Copy every one of the records below word for word, and leave the pictures out of your copy.

BEGIN

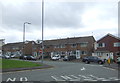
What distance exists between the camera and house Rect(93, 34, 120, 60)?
158 feet

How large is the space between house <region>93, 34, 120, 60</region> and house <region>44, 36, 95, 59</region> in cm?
484

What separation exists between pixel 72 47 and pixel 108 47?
15049 mm

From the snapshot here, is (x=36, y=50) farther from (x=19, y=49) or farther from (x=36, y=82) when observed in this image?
(x=36, y=82)

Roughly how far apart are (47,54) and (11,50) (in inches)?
1244

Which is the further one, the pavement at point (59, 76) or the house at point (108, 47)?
the house at point (108, 47)

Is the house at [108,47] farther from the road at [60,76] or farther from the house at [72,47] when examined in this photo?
the road at [60,76]

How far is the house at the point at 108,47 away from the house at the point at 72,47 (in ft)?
15.9

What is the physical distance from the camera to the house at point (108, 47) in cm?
4816

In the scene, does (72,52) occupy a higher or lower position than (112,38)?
lower

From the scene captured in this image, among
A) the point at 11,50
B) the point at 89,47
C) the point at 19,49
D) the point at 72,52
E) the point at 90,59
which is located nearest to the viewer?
the point at 90,59

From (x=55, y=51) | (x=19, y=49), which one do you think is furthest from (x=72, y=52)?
(x=19, y=49)

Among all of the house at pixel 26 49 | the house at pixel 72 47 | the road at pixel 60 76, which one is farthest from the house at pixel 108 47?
the house at pixel 26 49

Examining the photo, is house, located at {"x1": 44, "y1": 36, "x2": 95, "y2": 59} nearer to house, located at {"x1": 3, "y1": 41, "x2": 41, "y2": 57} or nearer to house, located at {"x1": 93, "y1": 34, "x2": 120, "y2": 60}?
house, located at {"x1": 93, "y1": 34, "x2": 120, "y2": 60}

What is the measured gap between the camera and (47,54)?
70.8 meters
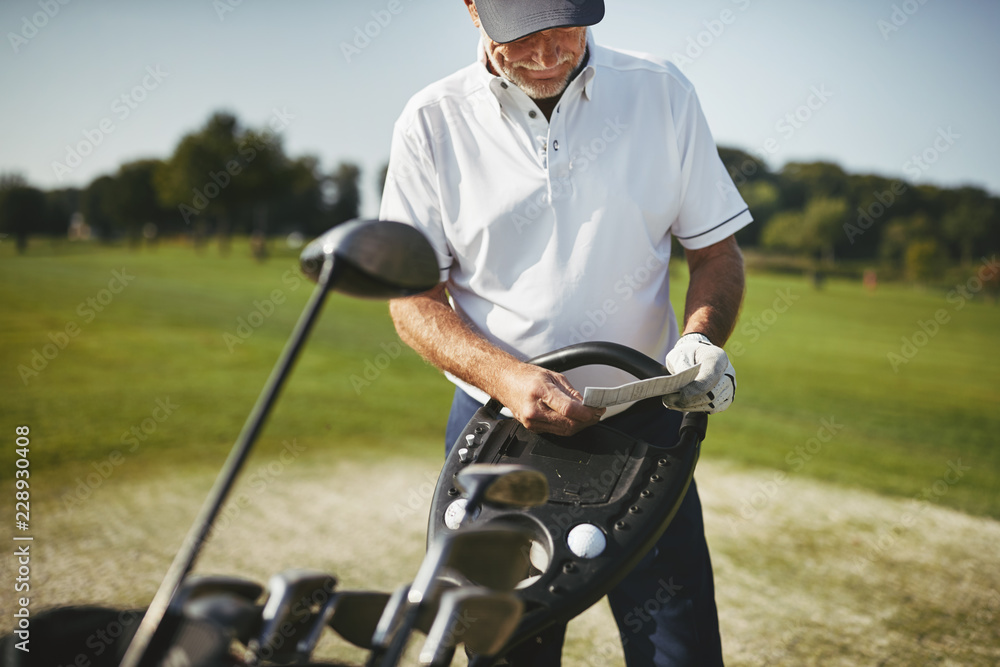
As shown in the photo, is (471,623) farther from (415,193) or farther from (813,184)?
(813,184)

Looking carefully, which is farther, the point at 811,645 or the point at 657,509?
the point at 811,645

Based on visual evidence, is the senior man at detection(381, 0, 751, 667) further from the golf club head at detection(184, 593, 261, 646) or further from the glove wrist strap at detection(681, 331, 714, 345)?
the golf club head at detection(184, 593, 261, 646)

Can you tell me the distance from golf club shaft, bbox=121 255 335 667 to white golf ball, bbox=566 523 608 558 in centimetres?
68

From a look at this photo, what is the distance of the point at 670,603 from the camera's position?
1.94 m

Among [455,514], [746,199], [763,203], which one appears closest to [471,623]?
[455,514]

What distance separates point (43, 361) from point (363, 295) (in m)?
9.31

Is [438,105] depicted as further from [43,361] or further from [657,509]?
[43,361]

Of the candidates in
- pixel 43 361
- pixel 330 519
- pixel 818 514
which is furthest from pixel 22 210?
pixel 818 514

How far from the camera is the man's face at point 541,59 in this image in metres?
1.93

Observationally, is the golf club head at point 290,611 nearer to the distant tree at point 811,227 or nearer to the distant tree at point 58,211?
the distant tree at point 811,227

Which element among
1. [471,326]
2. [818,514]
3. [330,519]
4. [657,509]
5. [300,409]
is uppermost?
[471,326]

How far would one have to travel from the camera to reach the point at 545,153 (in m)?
2.01

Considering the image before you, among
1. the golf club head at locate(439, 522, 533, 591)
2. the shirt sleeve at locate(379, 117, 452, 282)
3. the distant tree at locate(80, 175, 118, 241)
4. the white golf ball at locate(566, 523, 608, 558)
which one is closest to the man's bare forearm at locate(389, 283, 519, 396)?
the shirt sleeve at locate(379, 117, 452, 282)

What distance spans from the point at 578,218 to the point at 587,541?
0.88 meters
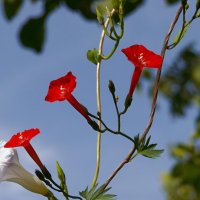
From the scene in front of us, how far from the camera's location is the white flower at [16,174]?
107 cm

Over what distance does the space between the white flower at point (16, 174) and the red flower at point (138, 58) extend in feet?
0.72

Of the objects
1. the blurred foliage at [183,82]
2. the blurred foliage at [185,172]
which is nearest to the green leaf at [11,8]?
the blurred foliage at [185,172]

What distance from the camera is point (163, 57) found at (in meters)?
1.04

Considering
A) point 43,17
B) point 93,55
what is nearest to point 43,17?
point 43,17

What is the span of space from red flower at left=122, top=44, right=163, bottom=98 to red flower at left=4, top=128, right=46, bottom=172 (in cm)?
17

END

• EXERCISE RESULT
What distance exists between the camera and house Rect(93, 34, 120, 60)?
158 feet

How large is the space between house <region>93, 34, 120, 60</region> and house <region>44, 36, 95, 59</region> in cm?
484

What separation exists between pixel 72 47 and pixel 108 47?
15049 mm

From the snapshot here, is (x=36, y=50) farther from (x=19, y=49) or farther from (x=36, y=82) when observed in this image?
(x=36, y=82)

Roughly how far apart are (47,54) and (11,50) (in inches)?
1244

Which is the further one, the pavement at point (59, 76) or the house at point (108, 47)?
the house at point (108, 47)

Is the house at [108,47] farther from the road at [60,76] or farther from the house at [72,47] when examined in this photo?
the road at [60,76]

How far is the house at the point at 108,47 away from the house at the point at 72,47 (in ft)?
15.9

What is the physical distance from the camera to the house at point (108, 47) in cm?
4816

In the scene, does (72,52) occupy a higher or lower position than (112,38)?
lower

From the scene captured in this image, among
A) the point at 11,50
B) the point at 89,47
C) the point at 19,49
D) the point at 72,52
E) the point at 90,59
which is located nearest to the viewer?
the point at 90,59

From (x=55, y=51) | (x=19, y=49), which one do you think is furthest from (x=72, y=52)?
(x=19, y=49)

Among all of the house at pixel 26 49 | the house at pixel 72 47 | the road at pixel 60 76, which one is farthest from the house at pixel 108 47?
the house at pixel 26 49

Examining the photo, is house, located at {"x1": 44, "y1": 36, "x2": 95, "y2": 59} nearer to house, located at {"x1": 3, "y1": 41, "x2": 41, "y2": 57} or nearer to house, located at {"x1": 93, "y1": 34, "x2": 120, "y2": 60}?
house, located at {"x1": 93, "y1": 34, "x2": 120, "y2": 60}

What is the measured gap between the camera and (47,54)?
70.8 meters
As shown in the photo, is (471,623) farther from (415,193) or farther from (813,184)?
(813,184)

Looking carefully, which is farther, the point at 811,645 or the point at 657,509?
the point at 811,645

Based on visual evidence, is the senior man at detection(381, 0, 751, 667) further from the golf club head at detection(184, 593, 261, 646) or further from the glove wrist strap at detection(681, 331, 714, 345)?
the golf club head at detection(184, 593, 261, 646)

Can you tell me the distance from golf club shaft, bbox=121 255 335 667 to white golf ball, bbox=566 523 608 558 in centimetres?
68

From a look at this photo, what is the distance of the point at 670,603 from the camera's position?
1.94 m

Among [455,514], [746,199], [763,203], which one appears closest to [471,623]?
[455,514]

What distance separates point (43, 361) from point (363, 295) (in m)?
9.31

Is [438,105] depicted as further from [43,361] or further from [657,509]?
[43,361]

Of the candidates in
- pixel 43 361
- pixel 330 519
- pixel 818 514
which is furthest from pixel 22 210?
pixel 818 514

How far from the camera is the man's face at point 541,59 in this image in metres?
1.93

Observationally, is the golf club head at point 290,611 nearer to the distant tree at point 811,227 or nearer to the distant tree at point 58,211?
the distant tree at point 811,227

Which element among
1. [471,326]
2. [818,514]
3. [330,519]
4. [657,509]
5. [300,409]
is uppermost?
[471,326]

How far would one have to travel from the camera to reach the point at 545,153 (in m)?
2.01

Considering the image before you, among
1. the golf club head at locate(439, 522, 533, 591)
2. the shirt sleeve at locate(379, 117, 452, 282)
3. the distant tree at locate(80, 175, 118, 241)
4. the white golf ball at locate(566, 523, 608, 558)
which one is closest to the man's bare forearm at locate(389, 283, 519, 396)?
the shirt sleeve at locate(379, 117, 452, 282)

What distance spans from the point at 578,218 to the point at 587,541?
0.88 meters
From the scene in front of us, how far from the camera's location is the white flower at [16,174]?
107 cm

Over what distance does the space between the white flower at point (16, 174) and the red flower at point (138, 58) extend in feet?
0.72

Of the objects
1. the blurred foliage at [183,82]
2. the blurred foliage at [185,172]
which is nearest to the green leaf at [11,8]?
the blurred foliage at [185,172]

What distance from the camera is point (163, 57) found at (in meters)?
1.04

Considering
A) point 43,17
B) point 93,55
what is nearest to point 43,17?
point 43,17

What is the span of space from red flower at left=122, top=44, right=163, bottom=98 to red flower at left=4, top=128, right=46, bottom=172 (in cm)?
17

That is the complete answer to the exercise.